Text shown:
·····

In an unexpected and exciting twist, it was found that dopamine released from non-neuronal support cells called socket cells—which form a sheath around the sensory neurons—promotes ejaculation and increases the length of the refractory period. Cutting off the spicule tips removed both the spicule-associated sensory neurons and the socket cells, so damage to the socket cells could conceivably have impacted male mating. Destroying the socket cells reduced the males' ability to ejaculate and dopamine synthesis in these non-neuronal cells was necessary for sperm release. So does dopamine released from the socket cells also regulate the refractory period? Indeed, it does! Preventing the socket cells from synthesizing dopamine resulted in shorter refractory periods, and adding more dopamine extended them.

Understanding how small neural circuits underlie behaviour increasingly contributes to our thinking about more complex neural networks. This is the first study to identify a role for dopamine from neuronal support cells in the regulation of mating, and it also supports the idea that dopamine has an evolutionarily conserved role in promoting ejaculation (Peeters and Giuliano, 2008).

But why have a refractory period in the first place? One explanation is that this time is required for the neural circuitry to reset: for example, to remove the copious amounts of signalling molecules that flood the nervous system, or to desensitize receptors. Another—not mutually exclusive—possibility is that the refractory period could indirectly improve the fitness of the species by increasing the probability that the male will mate with multiple partners.

Uncovering the mechanisms that regulate the male mating drive, and how it might compete with other behavioural drives, is a developing story. The detailed understanding emerging about the roles of neuromodulation in shaping circuits and behaviour will be interesting to follow (Bargmann, 2012; Marder, 2012).

·····

Stored data:
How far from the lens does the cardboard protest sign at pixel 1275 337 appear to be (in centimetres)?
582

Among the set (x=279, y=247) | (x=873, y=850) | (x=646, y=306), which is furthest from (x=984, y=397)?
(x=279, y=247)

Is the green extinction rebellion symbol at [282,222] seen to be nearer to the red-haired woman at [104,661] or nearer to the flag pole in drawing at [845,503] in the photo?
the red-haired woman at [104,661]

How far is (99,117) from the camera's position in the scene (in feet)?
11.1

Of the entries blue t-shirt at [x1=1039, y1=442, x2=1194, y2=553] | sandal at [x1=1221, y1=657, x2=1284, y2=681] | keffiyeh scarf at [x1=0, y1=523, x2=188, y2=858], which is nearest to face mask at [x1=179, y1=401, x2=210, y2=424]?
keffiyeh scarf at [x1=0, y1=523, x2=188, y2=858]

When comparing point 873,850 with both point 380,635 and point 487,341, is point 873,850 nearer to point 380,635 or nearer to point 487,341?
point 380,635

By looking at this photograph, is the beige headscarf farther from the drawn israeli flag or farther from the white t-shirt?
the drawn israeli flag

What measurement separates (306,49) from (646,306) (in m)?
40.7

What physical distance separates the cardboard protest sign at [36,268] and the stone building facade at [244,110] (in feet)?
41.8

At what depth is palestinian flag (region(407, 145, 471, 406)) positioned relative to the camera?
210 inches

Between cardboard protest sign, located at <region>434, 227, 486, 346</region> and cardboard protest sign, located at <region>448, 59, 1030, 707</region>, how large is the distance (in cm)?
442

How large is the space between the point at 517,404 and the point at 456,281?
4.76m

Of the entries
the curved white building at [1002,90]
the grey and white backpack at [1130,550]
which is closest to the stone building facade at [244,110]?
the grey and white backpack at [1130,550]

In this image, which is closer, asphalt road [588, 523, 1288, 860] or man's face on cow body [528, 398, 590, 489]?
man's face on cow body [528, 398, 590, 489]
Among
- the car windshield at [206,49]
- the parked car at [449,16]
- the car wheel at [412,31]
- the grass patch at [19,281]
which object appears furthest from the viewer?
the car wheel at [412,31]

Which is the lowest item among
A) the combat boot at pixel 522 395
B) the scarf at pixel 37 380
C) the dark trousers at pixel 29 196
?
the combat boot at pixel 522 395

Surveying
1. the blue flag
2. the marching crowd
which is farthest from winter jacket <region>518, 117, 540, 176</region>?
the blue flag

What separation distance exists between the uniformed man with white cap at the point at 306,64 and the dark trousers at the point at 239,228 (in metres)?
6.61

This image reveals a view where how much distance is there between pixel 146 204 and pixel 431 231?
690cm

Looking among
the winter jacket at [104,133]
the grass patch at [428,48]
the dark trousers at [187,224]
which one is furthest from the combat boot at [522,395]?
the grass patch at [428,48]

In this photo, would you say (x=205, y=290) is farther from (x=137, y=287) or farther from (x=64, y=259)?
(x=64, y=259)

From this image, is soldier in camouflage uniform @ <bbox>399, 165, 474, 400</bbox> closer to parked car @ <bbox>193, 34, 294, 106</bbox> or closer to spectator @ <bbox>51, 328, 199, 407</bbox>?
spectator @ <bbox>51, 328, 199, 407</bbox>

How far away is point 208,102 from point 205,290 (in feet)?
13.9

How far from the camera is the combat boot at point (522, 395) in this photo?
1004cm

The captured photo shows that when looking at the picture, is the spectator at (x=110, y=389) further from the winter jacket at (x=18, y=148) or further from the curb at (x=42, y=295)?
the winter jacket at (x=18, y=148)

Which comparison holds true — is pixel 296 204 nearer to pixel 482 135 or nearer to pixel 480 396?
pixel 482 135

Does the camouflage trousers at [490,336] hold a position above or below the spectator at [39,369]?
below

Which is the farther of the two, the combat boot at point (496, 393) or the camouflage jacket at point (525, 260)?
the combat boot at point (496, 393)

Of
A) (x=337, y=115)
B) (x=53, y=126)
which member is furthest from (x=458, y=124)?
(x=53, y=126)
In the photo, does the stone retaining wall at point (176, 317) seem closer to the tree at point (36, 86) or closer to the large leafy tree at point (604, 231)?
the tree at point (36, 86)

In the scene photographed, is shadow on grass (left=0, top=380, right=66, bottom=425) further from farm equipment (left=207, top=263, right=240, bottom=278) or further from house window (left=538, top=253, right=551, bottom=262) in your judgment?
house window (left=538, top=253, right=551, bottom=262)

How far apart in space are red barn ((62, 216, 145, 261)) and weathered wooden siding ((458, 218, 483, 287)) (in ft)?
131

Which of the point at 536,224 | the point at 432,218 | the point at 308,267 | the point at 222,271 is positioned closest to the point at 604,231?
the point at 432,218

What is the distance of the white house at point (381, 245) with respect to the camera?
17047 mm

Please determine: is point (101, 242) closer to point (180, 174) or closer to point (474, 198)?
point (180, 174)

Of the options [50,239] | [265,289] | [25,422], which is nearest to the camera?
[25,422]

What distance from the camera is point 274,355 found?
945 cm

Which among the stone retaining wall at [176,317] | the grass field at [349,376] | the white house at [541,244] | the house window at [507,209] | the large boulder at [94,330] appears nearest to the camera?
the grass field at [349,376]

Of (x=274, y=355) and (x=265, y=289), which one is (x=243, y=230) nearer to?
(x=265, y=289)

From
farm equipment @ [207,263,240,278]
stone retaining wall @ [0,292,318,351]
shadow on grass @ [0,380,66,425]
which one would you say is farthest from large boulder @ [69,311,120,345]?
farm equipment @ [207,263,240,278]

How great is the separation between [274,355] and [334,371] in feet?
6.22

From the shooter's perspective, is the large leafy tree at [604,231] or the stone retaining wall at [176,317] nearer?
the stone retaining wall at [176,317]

·····

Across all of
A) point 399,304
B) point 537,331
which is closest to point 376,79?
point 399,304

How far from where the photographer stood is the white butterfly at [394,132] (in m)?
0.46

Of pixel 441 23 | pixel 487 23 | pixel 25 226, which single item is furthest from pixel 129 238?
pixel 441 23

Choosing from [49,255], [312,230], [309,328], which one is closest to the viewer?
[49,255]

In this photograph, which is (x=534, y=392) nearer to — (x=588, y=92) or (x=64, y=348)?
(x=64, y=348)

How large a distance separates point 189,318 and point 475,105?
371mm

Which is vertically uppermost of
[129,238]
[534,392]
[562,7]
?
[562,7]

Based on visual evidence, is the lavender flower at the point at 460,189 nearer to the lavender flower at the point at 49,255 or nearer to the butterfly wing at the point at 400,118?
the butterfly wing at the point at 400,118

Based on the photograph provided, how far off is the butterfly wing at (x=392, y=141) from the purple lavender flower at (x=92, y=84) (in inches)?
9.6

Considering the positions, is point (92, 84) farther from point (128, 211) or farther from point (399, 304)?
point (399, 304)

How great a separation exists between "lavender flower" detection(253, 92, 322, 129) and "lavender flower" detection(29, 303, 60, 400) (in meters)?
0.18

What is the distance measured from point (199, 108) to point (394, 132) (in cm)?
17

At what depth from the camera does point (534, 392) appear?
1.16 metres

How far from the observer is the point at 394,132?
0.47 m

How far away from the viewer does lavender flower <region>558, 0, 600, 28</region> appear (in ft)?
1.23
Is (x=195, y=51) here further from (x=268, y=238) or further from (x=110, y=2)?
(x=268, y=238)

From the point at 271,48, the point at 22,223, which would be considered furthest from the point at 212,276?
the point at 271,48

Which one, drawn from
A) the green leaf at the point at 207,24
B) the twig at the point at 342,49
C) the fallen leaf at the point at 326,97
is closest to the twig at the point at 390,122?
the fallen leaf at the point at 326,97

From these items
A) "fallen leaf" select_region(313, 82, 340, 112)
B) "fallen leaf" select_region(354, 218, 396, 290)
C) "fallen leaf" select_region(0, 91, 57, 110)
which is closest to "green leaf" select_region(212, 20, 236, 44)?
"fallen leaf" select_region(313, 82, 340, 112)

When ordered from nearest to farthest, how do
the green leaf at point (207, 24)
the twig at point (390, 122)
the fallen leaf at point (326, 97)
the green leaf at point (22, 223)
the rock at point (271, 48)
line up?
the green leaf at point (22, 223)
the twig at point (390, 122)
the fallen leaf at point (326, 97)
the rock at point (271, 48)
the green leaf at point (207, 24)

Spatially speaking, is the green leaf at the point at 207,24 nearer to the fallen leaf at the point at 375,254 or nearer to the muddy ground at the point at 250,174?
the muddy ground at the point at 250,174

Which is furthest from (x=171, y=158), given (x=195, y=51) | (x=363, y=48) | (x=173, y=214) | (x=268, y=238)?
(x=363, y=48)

·····

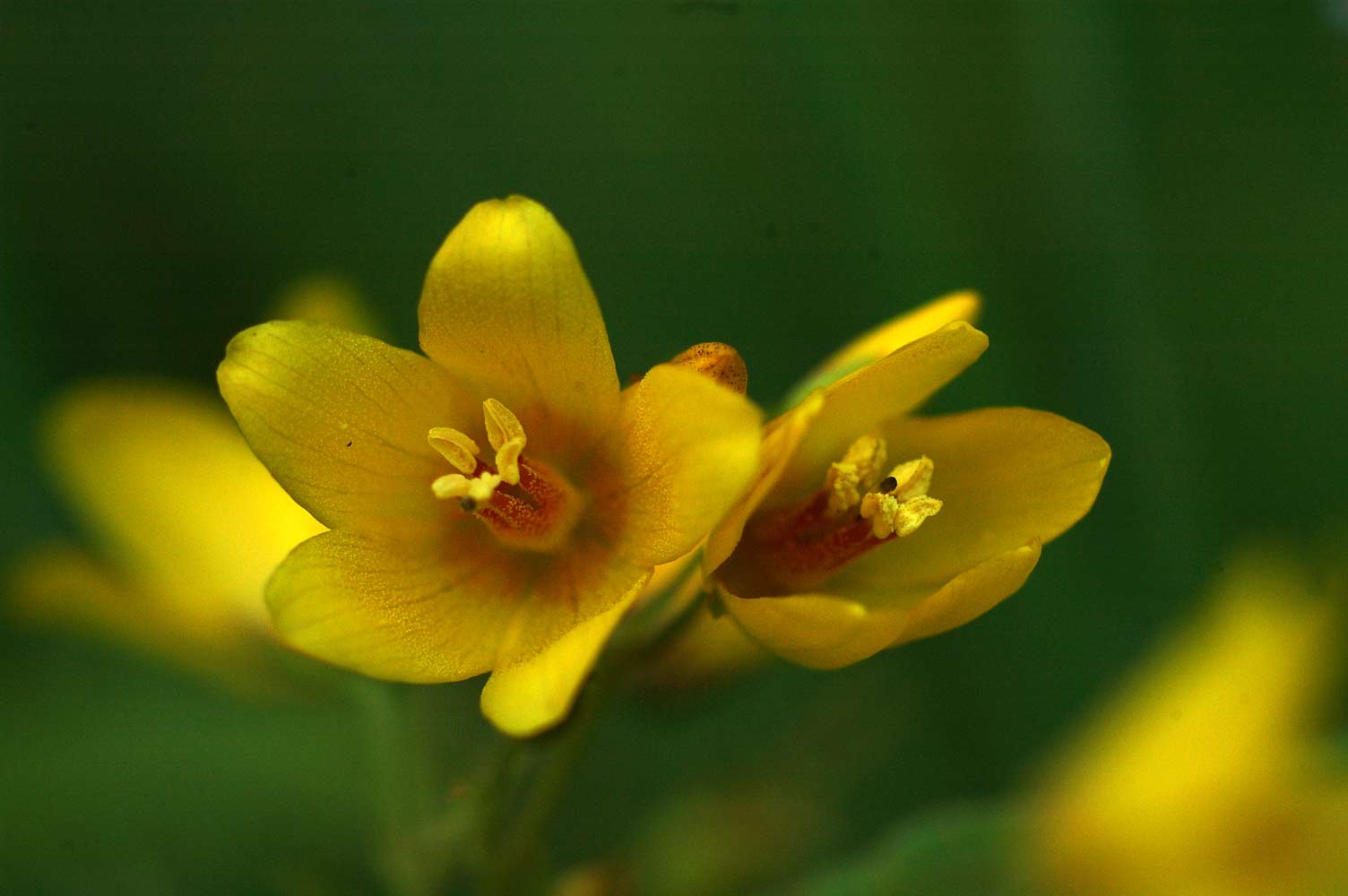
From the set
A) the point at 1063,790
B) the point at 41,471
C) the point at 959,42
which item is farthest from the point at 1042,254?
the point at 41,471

·····

Tasks to carry out:
**1.** According to the text on dopamine and mating, what happened to the refractory period when the socket cells were kept from making dopamine?
**2.** Transcribe, word for word, the part of the text on dopamine and mating that opens with the words containing "Understanding how small" and closes with "with multiple partners.".

Replies:
**1.** It became shorter.

**2.**
Understanding how small neural circuits underlie behaviour increasingly contributes to our thinking about more complex neural networks. This is the first study to identify a role for dopamine from neuronal support cells in the regulation of mating, and it also supports the idea that dopamine has an evolutionarily conserved role in promoting ejaculation (Peeters and Giuliano, 2008).

But why have a refractory period in the first place? One explanation is that this time is required for the neural circuitry to reset: for example, to remove the copious amounts of signalling molecules that flood the nervous system, or to desensitize receptors. Another—not mutually exclusive—possibility is that the refractory period could indirectly improve the fitness of the species by increasing the probability that the male will mate with multiple partners.